* Task to complete
Quote, word for word, every line starting at the line that contains "From the alternatives" and ending with the last line of the records; include both of these lines and no others.

(Some records)
- - -
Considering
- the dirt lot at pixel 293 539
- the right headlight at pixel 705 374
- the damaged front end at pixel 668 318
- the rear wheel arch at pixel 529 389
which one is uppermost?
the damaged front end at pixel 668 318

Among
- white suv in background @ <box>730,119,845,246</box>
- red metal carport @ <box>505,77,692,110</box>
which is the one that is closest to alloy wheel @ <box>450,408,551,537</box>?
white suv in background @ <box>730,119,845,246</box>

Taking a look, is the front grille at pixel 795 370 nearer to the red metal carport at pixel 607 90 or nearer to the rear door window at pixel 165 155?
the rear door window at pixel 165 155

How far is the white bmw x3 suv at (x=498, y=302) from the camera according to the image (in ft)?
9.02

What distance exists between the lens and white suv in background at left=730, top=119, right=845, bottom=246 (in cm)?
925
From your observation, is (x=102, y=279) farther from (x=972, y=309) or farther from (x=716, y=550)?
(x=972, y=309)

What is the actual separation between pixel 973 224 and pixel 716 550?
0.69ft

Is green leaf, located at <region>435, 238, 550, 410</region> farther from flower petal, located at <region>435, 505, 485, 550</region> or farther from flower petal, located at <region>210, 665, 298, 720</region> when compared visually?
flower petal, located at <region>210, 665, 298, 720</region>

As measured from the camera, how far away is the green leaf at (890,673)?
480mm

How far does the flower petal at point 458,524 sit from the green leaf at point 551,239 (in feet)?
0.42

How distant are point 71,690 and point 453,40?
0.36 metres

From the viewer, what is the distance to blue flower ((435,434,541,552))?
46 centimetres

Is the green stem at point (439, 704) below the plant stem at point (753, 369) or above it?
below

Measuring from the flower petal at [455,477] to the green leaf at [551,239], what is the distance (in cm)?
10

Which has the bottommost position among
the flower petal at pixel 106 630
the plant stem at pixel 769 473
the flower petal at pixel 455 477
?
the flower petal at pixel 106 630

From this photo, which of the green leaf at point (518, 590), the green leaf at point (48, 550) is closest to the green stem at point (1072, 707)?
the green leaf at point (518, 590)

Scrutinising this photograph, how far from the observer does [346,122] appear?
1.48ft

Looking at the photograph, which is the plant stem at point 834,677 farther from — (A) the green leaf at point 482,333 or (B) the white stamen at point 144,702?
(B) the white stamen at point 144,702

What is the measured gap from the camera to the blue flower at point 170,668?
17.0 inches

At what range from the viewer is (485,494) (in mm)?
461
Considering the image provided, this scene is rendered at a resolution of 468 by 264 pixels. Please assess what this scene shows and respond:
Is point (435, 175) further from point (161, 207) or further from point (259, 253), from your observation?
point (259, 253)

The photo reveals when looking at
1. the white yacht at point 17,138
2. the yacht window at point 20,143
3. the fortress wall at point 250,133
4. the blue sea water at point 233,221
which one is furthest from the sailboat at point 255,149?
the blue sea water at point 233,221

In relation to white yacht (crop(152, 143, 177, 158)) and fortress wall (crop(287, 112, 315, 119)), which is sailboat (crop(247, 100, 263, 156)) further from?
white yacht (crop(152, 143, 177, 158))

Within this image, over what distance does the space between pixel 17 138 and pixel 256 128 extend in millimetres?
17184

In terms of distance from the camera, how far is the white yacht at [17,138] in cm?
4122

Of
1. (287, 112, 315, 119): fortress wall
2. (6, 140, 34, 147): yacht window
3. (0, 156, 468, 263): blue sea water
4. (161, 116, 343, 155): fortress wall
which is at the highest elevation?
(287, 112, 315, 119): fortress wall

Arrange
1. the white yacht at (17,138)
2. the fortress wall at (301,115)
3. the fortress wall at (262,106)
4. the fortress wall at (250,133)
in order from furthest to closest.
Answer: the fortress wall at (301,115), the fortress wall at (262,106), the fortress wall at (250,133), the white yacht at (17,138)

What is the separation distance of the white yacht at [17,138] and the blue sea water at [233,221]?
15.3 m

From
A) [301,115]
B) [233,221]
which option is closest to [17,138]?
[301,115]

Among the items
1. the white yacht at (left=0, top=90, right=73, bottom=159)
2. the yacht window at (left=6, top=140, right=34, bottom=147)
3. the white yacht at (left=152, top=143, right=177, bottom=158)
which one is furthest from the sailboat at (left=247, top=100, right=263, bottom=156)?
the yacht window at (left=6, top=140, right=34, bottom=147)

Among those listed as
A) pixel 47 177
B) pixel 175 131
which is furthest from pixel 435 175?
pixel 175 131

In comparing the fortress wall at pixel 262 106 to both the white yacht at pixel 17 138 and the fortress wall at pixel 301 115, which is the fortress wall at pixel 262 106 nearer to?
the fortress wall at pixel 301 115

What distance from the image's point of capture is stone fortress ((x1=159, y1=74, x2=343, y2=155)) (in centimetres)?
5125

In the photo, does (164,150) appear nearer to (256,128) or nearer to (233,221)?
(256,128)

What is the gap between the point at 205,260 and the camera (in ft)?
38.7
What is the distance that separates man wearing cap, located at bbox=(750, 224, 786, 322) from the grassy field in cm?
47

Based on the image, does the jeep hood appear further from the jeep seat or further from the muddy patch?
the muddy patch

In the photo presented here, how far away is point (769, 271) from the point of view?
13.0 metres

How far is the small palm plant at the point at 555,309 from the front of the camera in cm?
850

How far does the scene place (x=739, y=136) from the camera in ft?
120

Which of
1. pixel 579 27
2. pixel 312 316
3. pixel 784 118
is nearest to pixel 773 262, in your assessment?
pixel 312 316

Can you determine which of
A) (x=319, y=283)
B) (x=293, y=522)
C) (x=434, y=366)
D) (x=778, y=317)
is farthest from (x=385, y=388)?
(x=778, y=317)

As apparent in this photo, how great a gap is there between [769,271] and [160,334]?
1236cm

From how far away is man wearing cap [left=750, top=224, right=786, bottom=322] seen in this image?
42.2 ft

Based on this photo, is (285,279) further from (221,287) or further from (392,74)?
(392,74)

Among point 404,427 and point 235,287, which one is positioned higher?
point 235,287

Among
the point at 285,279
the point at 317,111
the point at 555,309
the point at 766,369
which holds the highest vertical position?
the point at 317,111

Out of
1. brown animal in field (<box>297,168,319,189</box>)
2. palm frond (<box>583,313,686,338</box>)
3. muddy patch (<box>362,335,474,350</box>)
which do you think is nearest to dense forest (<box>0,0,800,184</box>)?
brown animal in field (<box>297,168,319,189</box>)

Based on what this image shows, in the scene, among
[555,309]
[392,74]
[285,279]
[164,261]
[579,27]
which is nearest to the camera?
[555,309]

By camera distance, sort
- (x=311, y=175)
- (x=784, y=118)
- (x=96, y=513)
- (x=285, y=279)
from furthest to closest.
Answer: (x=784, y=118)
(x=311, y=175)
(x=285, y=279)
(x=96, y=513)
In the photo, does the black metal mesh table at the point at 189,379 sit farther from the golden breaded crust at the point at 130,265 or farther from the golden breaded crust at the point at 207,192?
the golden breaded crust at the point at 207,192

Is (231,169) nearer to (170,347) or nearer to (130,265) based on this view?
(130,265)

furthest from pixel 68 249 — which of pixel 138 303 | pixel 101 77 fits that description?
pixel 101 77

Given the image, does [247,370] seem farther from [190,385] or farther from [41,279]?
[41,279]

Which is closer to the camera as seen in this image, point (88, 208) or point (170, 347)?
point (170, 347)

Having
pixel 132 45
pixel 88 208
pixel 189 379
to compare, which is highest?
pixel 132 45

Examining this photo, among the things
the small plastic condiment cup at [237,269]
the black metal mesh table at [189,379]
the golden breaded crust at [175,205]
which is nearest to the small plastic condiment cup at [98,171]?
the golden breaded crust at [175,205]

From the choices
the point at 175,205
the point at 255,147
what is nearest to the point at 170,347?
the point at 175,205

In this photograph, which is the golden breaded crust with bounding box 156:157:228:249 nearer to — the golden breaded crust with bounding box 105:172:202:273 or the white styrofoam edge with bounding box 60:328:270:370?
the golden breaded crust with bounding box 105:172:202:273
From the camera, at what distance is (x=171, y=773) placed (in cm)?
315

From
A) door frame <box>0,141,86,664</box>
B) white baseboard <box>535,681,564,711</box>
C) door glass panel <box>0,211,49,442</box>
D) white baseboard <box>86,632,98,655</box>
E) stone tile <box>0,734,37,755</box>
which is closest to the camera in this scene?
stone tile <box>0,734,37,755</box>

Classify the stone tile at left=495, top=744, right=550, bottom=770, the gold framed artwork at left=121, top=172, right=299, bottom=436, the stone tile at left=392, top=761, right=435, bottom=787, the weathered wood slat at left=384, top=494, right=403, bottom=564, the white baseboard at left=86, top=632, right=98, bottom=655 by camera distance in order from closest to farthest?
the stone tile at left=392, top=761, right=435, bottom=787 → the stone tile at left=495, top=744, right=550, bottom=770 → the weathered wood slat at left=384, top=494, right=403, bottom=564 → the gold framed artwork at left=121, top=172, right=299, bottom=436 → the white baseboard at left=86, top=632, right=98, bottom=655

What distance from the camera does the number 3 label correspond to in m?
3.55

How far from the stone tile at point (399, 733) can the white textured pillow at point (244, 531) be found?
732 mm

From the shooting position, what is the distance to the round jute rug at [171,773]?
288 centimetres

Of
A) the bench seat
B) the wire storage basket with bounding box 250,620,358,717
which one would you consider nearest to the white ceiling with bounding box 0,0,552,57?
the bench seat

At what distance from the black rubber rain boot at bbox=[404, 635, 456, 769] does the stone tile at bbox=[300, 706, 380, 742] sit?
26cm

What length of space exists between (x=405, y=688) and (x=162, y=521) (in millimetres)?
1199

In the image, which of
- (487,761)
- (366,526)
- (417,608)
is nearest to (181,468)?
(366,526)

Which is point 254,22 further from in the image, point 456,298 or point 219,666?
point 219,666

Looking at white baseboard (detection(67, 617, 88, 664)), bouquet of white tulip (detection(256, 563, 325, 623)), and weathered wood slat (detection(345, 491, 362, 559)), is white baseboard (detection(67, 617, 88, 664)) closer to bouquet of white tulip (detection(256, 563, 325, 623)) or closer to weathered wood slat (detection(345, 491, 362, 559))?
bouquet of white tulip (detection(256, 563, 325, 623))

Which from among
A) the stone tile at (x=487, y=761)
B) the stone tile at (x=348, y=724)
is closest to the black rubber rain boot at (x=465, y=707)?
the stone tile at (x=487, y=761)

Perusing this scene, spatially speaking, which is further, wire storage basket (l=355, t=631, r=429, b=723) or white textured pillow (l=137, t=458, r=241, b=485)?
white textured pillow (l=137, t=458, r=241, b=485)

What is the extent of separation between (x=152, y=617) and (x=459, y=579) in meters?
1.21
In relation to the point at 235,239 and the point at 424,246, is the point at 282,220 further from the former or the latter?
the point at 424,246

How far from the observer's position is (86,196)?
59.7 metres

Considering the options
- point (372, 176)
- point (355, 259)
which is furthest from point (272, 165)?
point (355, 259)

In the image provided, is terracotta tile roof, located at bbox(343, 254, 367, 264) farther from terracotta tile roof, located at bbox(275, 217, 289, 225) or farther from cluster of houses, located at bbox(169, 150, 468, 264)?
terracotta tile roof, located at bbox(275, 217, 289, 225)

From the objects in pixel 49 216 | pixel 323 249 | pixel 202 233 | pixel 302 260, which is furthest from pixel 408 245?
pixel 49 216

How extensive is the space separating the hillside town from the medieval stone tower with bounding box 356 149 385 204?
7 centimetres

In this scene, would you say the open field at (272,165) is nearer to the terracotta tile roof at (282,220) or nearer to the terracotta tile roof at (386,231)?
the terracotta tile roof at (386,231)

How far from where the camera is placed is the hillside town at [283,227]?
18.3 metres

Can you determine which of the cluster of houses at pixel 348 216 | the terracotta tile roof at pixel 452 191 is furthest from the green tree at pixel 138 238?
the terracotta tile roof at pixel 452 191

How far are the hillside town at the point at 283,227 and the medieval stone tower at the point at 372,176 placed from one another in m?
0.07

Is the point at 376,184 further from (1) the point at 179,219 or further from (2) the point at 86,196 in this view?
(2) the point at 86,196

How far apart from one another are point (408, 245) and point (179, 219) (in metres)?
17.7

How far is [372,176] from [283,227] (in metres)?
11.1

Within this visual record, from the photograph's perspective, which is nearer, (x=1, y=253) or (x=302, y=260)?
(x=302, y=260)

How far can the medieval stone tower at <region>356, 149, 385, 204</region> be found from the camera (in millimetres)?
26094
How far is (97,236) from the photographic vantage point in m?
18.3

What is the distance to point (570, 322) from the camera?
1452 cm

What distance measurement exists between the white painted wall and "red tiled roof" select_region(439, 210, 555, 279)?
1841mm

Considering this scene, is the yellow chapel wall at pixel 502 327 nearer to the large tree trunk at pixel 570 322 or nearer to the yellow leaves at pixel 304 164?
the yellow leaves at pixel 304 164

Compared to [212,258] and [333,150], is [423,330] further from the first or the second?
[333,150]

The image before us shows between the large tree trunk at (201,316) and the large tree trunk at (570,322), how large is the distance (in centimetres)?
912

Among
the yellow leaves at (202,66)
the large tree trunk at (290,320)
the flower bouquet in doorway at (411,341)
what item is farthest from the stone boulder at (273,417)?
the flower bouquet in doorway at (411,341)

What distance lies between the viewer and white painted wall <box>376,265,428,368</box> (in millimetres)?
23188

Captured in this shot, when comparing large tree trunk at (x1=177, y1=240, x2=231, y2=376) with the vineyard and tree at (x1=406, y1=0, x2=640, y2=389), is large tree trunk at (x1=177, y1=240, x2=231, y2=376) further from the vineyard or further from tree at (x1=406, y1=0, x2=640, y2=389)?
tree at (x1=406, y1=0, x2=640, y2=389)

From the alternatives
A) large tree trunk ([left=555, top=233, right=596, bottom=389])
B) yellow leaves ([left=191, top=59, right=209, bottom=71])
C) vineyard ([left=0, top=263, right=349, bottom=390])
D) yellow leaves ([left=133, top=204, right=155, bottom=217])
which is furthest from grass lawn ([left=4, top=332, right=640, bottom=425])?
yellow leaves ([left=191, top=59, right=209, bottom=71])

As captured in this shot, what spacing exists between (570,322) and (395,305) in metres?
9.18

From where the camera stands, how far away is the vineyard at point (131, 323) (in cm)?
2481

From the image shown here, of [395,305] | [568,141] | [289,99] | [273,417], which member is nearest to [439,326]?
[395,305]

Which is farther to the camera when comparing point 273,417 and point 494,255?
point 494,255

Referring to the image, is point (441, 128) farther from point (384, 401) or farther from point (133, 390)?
- - -
* Task response
From the alternatives
A) large tree trunk ([left=555, top=233, right=596, bottom=389])
B) yellow leaves ([left=191, top=59, right=209, bottom=71])
C) vineyard ([left=0, top=263, right=349, bottom=390])
D) yellow leaves ([left=133, top=204, right=155, bottom=217])
which is furthest from grass lawn ([left=4, top=332, right=640, bottom=425])?
yellow leaves ([left=191, top=59, right=209, bottom=71])

As captured in this shot, what spacing exists between (570,322) and (395,305) in metres?
9.18

From where the camera stands, how far away is the vineyard at point (131, 323) (in cm)?
2481

From the image shown here, of [395,305] | [568,141] | [289,99] | [273,417], which member is nearest to [439,326]?
[395,305]

Which is farther to the camera when comparing point 273,417 and point 494,255?
point 494,255

Referring to the image, is point (441, 128) farther from point (384, 401) or farther from point (133, 390)?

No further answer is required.